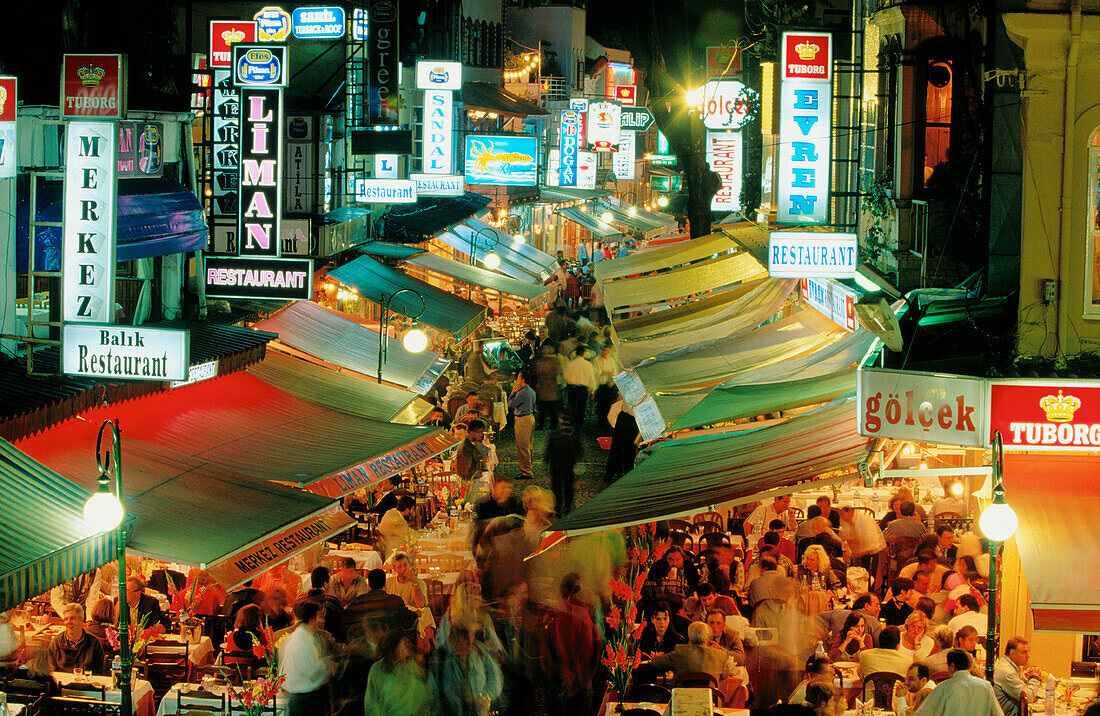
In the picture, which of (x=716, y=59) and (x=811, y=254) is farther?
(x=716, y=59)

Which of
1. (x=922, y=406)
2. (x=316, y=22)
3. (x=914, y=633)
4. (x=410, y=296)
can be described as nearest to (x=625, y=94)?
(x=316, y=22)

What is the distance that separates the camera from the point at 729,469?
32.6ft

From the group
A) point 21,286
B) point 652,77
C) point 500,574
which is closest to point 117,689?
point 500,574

+ + + +

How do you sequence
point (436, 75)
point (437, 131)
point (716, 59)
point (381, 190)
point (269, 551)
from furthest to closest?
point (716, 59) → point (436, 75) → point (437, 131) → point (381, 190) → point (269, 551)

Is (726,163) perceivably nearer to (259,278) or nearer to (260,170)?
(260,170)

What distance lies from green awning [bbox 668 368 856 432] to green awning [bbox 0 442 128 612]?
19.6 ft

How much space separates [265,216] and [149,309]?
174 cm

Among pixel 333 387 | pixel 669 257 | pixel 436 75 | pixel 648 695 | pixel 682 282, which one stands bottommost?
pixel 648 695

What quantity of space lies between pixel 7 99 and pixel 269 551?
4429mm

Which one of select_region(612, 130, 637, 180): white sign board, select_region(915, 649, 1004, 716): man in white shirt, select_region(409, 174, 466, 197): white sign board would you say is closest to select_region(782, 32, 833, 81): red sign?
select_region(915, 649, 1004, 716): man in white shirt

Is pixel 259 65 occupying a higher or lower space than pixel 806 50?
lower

+ + + +

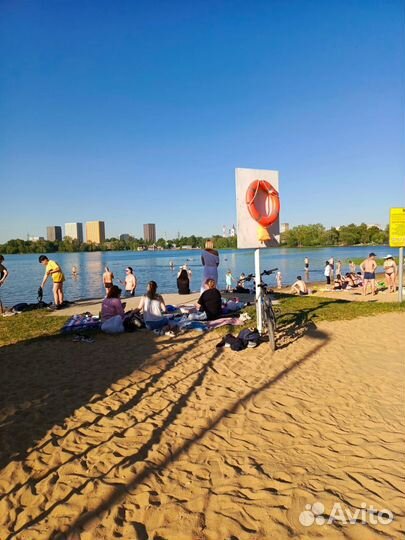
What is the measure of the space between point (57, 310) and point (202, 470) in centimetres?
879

+ + + +

**KURZE ÜBUNG**
Liste jede Zeile der Einträge oben auf, die das Wort „What“ enthält; Groß- und Kleinschreibung zählen.

**ERGEBNIS**
What is the distance that separates the camera from the point at 729,469?
What distance lies from green awning [bbox 668 368 856 432] to green awning [bbox 0 442 128 612]?
What quantity of space lies between pixel 7 99 and pixel 269 551?
What is the measure of the space between point (57, 310) and point (202, 470) in centimetres?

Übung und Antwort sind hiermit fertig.